Weart then goes on to say how physics has become revitalized by growing tentacles that he calls hyphenated fields: astro-physics, geo-physics, bio-physics, medical physics, etc.

To me, the interesting part of the article is the one about the future. Weart hedges his bets by saying, "Historians will tell you that the one thing you can learn from history is that it's unpredictable. You can't project every linear trend forward." Then he offers his ideas on the way forward:

[Here] are at least two obvious paths forward. On the one hand, we are challenged by deep unknowns in the fundamental nature of matter. On the other hand, we can go much farther in straightforward understanding and manipulation of the immediate material world. On the first path, we can hope for strange insights into both fundamental particles and cosmology, with unforeseeable uses.
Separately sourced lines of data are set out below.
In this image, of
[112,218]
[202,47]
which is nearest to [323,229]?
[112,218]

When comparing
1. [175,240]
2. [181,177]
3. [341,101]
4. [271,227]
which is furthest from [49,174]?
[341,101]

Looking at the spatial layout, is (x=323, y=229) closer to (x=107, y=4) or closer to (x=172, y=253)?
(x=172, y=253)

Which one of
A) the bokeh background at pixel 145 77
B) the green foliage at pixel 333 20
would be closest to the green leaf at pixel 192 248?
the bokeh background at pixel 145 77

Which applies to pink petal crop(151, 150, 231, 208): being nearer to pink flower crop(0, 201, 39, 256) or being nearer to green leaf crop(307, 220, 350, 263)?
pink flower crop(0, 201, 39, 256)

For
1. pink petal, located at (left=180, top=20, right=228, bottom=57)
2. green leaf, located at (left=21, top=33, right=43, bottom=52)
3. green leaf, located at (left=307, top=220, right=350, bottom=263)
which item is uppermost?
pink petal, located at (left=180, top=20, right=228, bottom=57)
On the other, we can hardly fail to find more wonders in the physics of condensed matter, and beyond in the realms of nanophysics and biophysics.
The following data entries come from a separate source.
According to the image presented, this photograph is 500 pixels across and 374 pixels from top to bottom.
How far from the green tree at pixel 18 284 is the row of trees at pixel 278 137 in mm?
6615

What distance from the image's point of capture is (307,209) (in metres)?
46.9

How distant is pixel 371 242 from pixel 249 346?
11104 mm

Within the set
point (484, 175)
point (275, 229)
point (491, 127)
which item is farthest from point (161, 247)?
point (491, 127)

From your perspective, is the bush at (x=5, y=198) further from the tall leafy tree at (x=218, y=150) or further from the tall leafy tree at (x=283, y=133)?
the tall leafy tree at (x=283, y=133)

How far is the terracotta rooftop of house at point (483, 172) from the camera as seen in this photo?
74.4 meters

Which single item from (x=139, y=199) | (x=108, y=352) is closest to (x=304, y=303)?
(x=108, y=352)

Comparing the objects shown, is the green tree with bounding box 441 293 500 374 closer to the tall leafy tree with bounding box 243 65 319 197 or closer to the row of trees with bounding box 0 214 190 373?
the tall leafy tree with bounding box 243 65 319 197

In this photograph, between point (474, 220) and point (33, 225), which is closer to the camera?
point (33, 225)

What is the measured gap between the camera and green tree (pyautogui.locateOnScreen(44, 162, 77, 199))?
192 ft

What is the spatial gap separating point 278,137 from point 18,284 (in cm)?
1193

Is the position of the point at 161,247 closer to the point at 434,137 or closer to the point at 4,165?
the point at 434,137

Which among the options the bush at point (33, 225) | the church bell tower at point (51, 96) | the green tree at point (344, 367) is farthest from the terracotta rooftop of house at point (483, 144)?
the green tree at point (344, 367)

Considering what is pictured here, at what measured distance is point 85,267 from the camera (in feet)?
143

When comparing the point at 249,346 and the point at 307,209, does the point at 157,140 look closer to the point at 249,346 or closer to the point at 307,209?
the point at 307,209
What about advances that we can't predict? In the past we have seen many unanticipated discoveries. And most of them—from lasers to dark matter, from medical physics to climate change—depended on new instrumentation (including computers) and extensive observational programs. Today's student should pay special attention to new developments in instrumentation and collaborative organization. We could try to predict what new instruments and programs may come along in the next couple of decades. Beyond that we can only be confident that they will keep coming, each building on what came before.
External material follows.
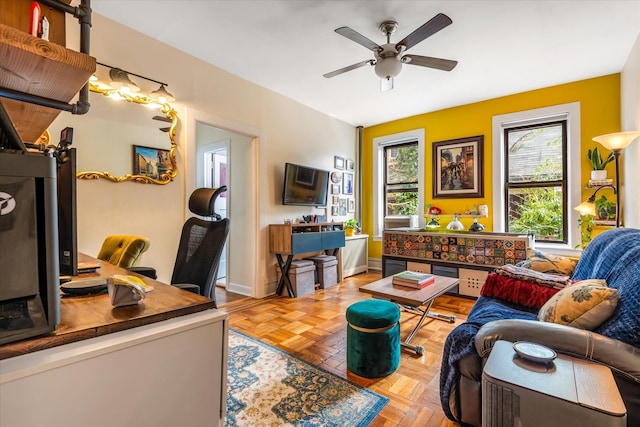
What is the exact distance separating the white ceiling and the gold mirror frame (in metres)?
0.62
Weart covers a lot of ground, and as they say, you really ought to read the whole thing.

2 Comments:

  1. Anonymous said...

    Thanks Abi for the post. Brought back memories of my good old days in Physics. Actually my journey in Physics ended in few months after I attended the centennial celebrations of American Physical Society. In fact, I was also working on Theoretical Condensed Matter Physics. BTW, Schrieffer was there in our group at that time (before he was sentenced to prison). Also Dirac spent his last few years in our department. Good old times. Thanks once again for this post. Brought back some memories for me and made me nostalgic.

  2. Anonymous said...

    Here is an uninformed comment. I have been trying to learn a bit of physics and biology through popular books. I think that the wonderful era of 30's in Pyhsics might have given us hopes of neat theories, explanations and solutions and even led to some hasty enthusiam in other areas (like trying to explain the evolution of morals in "The origins of virtue" by Matt Ridley from the work of Hamilton and Trivers). I myself feel that this is the century of biology. Here is one of the links about the possibilities:
    http://www.actionbioscience.org/evolution/pigliucci.html
    This is all a layman's enthusiasm for what one is reading at the moment. I do not mean to offend anybody.